Ausführlich wird darüber hinaus die Struktur und Zielsetzung der Terrororganisation beschrieben, einen „Gottesstaat“ unter Geltung der Scharia zu errichten unter Inkaufnahme auch ziviler Opfer bei Sprengstoff- und Selbstmordanschlägen, Entführungen und grausamen Hinrichtungen. „Der IS“, heißt es in der Anklage, „bekannte sich insbesondere zu den Anschlägen in Paris am 13. November 2015 und in Brüssel am 22. März 2016, bei denen jeweils auch deutsche Staatsangehörige zu Tode kamen, sowie zu dem Anschlag mit zwölf Todesopfern und zahlreichen Verletzten auf den Weihnachtsmarkt am Berliner Breitscheidplatz am 19. Dezember 2016.“

Die Bundesanwaltschaft hatte Jennifer W. aufgrund eines Haftbefehls des Bundesgerichtshofs am 29. Juni 2018 in Neu-Ulm, also auf bayerischem Boden, festnehmen lassen. Da sie anscheinend keinen festen Wohnsitz nachweisen konnte, bestimmte sich der Gerichtsort nach dem Festnahmeort. So landete W. vor dem für Terrorstraftaten zuständigen Oberlandesgericht München und dort beim 8. Strafsenat mit dem Vorsitzenden Richter Reinhold Baier.
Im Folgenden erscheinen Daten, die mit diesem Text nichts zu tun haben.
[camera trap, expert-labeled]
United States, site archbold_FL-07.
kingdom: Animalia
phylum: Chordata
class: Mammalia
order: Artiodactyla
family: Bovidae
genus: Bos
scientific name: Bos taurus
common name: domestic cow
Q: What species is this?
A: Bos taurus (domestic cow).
Der Saal im Münchner Strafjustizzentrum, in dem Jennifer W. der Prozess gemacht wird, bietet nicht viel Platz für Publikum. Zwei, drei Reihen füllten Journalisten, sonst kaum Zuschauer. Und dies trotz der Ankündigung, Menschenrechtsanwältin Amal Clooney engagiere sich für die Mutter des ums Leben gekommen Mädchens. Doch die berühmte Anwältin erschien nicht selbst, sondern ließ sich von einer Mitarbeiterin ihres englischen Büros vertreten.
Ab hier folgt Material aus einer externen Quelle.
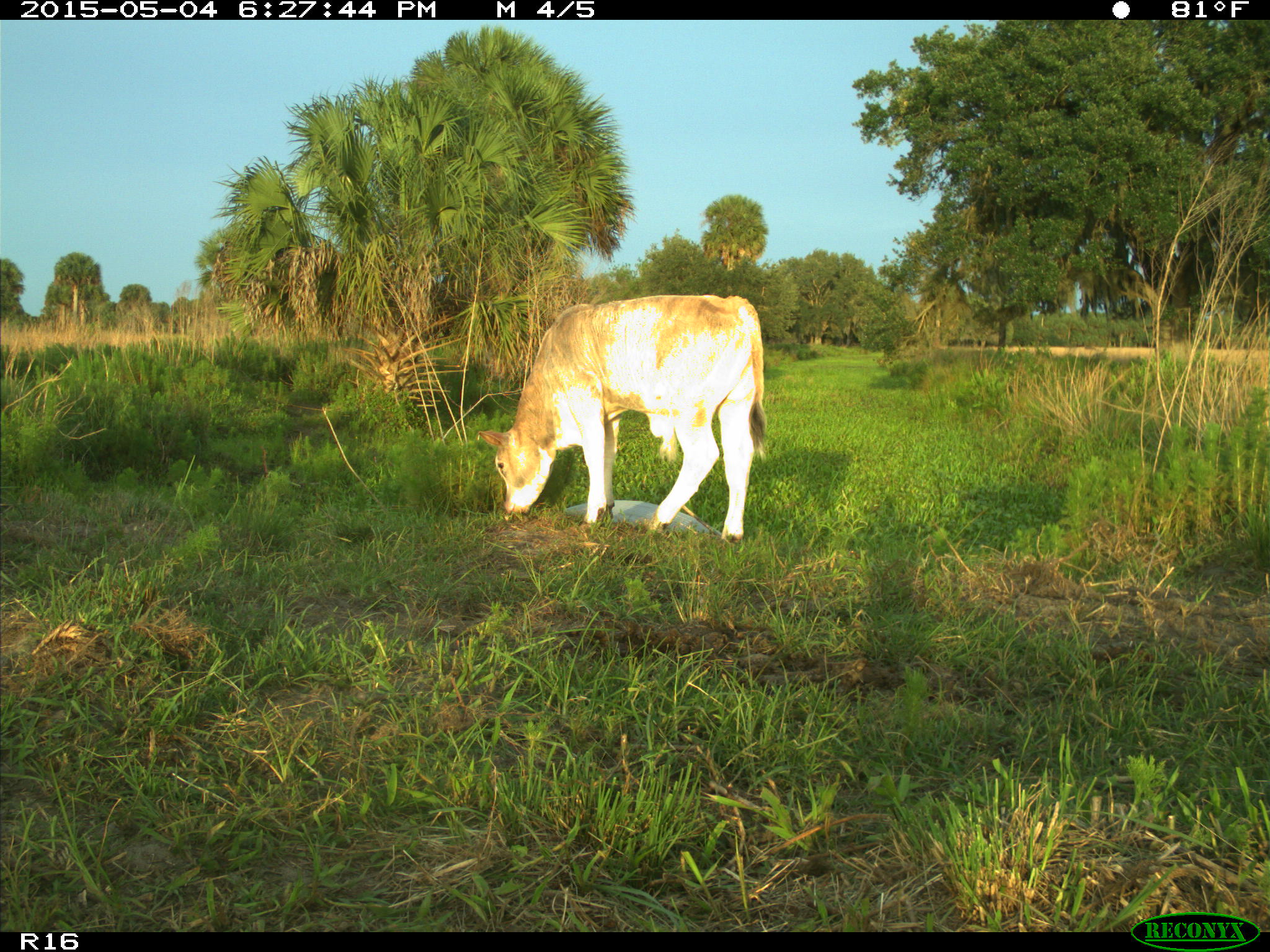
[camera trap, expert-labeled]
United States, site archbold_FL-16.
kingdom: Animalia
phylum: Chordata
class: Mammalia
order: Artiodactyla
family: Bovidae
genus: Bos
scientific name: Bos taurus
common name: domestic cow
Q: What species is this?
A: Bos taurus (domestic cow).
Die Mutter des getöteten Kindes, die dem IS offenbar hatte entkommen können, wurde inzwischen in Karlsruhe umfangreich vernommen. Sie will als Zeugin aussagen und ist als Nebenklägerin zugelassen. „Sie will Gerechtigkeit“, sagt ihre Berliner Anwältin Natalie von Wistinghausen. „Sie möchte die Gelegenheit haben, das zu erzählen, was ihr und ihrer Tochter widerfahren ist.“ Die Unterlagen dazu erreichten das Gericht erst dieser Tage und müssen nun durchgearbeitet werden. Daher wird der Prozess erst am 29. April fortgesetzt werden und dürfte nach vorläufiger Einschätzung länger dauern als jene 23 Verhandlungstage, die der Senat terminiert hat.